1. Will the 622 show/record only the OTA channels. No point in getting them to map down if I can't be 100% sure those are the ones I'm watching/recording. I don't want to be watching Dish's feed thinking it is the OTA feed.

2. Depending on what format the OTA broadcaster uses, will it be output in that resolution or will it be output in the resolution the Vip 622 wants to broadcast in or is set to use in the HD setup preference of the 622. The last thing I want is a local network broadcasting to my antenna at 720p, and my 622 changing it to 1080i.

Many thanks to those who know.

Mike


----------



## garys (Nov 4, 2005)

1. The OTA on a 622 is colored yellow in the guide and would have a different number after the dash, dish would be -00 and the OTA would be depending on which subchannel the particular station is broadcasting in your area. Mapping the Dish channels down will not conflict with the OTA's (plus the OTA has it's own tuner so any sat recording you would want to do would not conflict with any OTA recording although you can only record/watch one OTA channel at a time). If you do not want the Dish supplied locals mapped down you have to shut them off under the Local Channel Screen.

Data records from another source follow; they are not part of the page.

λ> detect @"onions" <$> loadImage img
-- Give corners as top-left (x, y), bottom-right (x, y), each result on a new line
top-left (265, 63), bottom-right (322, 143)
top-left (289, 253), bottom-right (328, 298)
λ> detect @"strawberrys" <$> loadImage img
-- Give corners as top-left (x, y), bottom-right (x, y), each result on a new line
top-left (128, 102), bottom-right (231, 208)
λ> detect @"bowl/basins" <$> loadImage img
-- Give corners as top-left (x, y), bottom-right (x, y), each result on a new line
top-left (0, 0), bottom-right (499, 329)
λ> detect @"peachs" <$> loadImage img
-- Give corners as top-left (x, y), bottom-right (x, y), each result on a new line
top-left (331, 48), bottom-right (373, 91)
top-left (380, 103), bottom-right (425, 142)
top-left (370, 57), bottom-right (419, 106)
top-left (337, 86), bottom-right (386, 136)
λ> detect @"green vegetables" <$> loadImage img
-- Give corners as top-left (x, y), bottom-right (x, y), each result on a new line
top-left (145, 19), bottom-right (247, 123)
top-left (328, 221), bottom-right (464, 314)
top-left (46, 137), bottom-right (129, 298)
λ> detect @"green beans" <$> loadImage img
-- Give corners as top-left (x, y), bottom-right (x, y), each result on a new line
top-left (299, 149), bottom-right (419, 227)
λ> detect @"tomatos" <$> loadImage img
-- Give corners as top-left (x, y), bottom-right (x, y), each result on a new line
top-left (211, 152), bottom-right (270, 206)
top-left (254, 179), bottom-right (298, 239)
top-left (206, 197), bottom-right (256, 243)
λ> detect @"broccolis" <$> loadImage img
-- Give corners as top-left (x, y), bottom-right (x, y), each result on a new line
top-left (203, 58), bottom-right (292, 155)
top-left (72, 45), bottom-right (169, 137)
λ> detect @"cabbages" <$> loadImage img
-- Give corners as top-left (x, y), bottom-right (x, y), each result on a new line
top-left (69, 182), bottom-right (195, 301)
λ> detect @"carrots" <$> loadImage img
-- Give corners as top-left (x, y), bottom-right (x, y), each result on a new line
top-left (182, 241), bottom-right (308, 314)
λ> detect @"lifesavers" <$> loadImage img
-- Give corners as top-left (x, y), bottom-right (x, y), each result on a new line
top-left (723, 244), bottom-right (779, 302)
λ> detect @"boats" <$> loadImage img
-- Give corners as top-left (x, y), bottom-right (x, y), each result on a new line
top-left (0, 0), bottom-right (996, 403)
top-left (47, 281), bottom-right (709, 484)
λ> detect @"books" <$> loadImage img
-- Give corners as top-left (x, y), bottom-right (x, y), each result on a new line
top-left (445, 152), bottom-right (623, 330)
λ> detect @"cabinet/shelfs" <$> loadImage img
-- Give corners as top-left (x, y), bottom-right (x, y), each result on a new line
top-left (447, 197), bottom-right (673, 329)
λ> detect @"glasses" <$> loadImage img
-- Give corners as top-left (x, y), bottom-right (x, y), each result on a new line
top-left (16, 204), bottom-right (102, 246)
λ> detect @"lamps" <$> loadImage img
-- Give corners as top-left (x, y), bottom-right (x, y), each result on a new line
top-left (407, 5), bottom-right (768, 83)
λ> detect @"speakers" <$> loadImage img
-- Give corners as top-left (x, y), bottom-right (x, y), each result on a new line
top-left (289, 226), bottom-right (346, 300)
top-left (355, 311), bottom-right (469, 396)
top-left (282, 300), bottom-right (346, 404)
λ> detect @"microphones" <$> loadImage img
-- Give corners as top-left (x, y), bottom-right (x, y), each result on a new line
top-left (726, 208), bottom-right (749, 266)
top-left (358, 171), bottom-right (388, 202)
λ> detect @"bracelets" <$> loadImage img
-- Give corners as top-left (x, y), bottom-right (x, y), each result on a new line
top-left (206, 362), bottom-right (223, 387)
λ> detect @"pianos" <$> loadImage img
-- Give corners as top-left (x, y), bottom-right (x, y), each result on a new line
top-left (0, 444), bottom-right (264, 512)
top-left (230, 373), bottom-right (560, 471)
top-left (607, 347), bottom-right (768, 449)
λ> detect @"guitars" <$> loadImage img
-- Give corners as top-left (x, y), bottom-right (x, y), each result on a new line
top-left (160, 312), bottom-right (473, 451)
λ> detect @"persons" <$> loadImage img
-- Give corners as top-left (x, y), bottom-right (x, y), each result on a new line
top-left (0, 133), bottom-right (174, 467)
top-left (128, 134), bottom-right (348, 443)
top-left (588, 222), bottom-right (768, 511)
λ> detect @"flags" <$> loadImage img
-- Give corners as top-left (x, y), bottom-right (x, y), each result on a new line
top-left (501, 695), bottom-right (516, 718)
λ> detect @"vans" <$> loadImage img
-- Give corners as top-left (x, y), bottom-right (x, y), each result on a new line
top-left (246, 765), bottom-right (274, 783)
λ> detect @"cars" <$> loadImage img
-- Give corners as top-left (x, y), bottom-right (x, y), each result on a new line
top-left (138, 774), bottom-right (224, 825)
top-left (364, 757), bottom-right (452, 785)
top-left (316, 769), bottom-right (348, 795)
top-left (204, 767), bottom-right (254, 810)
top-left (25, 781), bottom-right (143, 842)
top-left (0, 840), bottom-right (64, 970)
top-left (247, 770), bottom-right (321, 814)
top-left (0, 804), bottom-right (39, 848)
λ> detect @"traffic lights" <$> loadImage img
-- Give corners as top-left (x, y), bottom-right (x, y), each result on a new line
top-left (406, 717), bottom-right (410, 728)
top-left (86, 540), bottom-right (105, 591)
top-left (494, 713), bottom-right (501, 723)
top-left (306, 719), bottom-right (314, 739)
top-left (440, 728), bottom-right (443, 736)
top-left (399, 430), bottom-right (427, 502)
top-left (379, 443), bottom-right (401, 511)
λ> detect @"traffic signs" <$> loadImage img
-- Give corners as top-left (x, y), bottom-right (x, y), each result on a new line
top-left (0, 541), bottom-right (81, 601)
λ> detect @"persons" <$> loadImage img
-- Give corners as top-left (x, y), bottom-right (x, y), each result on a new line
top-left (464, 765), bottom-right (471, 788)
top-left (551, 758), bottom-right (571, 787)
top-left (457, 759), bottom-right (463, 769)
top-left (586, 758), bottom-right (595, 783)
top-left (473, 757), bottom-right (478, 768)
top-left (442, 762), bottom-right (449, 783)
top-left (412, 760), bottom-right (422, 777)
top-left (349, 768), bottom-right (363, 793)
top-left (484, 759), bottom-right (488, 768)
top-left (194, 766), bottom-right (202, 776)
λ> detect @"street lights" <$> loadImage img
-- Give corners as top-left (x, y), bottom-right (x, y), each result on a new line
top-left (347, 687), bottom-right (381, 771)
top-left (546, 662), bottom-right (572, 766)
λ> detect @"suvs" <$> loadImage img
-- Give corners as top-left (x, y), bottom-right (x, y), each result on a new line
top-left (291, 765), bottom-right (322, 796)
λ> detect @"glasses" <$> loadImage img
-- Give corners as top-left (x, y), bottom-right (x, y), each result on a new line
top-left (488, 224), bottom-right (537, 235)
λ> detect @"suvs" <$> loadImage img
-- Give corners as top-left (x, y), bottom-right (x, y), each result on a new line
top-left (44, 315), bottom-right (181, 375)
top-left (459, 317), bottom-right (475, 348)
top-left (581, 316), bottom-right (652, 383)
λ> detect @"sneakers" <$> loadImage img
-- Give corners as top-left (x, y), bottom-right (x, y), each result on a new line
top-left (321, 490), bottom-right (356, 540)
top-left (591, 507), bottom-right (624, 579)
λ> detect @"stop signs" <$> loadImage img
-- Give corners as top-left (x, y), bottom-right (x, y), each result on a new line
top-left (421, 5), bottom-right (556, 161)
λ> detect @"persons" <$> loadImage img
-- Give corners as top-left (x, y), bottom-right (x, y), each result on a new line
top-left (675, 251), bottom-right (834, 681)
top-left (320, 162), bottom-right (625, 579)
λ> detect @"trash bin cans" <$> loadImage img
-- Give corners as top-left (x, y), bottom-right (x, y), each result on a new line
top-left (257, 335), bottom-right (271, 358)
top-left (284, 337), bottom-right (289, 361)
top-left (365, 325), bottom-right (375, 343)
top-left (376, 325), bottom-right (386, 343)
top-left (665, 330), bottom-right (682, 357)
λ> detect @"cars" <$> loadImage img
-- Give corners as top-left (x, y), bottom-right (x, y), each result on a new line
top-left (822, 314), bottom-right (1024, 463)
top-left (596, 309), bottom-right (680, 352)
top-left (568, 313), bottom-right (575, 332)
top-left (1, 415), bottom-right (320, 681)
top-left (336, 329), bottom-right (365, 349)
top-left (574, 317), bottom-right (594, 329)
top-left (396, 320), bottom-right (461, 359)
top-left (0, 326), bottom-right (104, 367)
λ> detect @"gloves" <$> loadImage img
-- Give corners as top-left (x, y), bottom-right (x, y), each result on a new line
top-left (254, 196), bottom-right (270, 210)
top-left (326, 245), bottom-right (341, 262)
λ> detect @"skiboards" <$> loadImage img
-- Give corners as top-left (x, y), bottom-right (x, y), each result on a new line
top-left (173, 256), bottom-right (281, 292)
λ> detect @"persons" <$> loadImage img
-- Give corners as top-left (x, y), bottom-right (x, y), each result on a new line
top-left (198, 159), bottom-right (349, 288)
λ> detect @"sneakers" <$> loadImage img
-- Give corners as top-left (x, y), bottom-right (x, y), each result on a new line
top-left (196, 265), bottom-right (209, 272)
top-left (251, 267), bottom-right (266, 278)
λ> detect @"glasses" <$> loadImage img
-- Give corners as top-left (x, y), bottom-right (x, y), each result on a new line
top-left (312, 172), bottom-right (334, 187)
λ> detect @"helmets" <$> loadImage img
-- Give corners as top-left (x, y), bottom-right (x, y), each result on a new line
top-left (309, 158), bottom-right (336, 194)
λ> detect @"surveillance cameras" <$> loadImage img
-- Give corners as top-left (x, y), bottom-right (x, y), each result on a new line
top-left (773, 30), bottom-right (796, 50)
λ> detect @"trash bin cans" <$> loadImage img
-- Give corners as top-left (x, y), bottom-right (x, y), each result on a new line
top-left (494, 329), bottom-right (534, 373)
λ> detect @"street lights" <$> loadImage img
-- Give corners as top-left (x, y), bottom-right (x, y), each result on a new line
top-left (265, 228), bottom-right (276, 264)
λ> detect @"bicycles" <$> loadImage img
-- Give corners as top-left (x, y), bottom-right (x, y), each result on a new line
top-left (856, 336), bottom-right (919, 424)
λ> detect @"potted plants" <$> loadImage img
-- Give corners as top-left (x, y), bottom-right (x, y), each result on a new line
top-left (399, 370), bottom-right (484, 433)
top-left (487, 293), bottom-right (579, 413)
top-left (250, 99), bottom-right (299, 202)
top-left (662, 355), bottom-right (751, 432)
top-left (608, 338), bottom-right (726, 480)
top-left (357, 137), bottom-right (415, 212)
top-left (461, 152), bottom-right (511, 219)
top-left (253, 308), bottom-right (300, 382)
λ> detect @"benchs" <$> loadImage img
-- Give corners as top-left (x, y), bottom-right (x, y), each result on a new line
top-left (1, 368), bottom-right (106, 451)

2. The output is dependent on what you have the 622 set at (the 622 does not pick it's own output as you set it or is what the receiver's default is if it was never set up), not at what the broadcast send the signal out at, it is the same as what the receiver does with the sat supplied channels. If the receiver is set to 1080i and the OTA is 720p, you have to change the setting in the preference.


----------



## mikeap (Jun 17, 2007)

Thanks for the info. 
Let me make sure I have it correct.

1. If I was to uncheck my locals in the 622 settings, I would be guaranteed to be recording only OTA channels?

1A. If I tell the 622 to record all episodes of a certain show, and I program it on the OTA line in the guide, will it only record it from the OTA or will it record it on the sat-provided local when it sees it there? 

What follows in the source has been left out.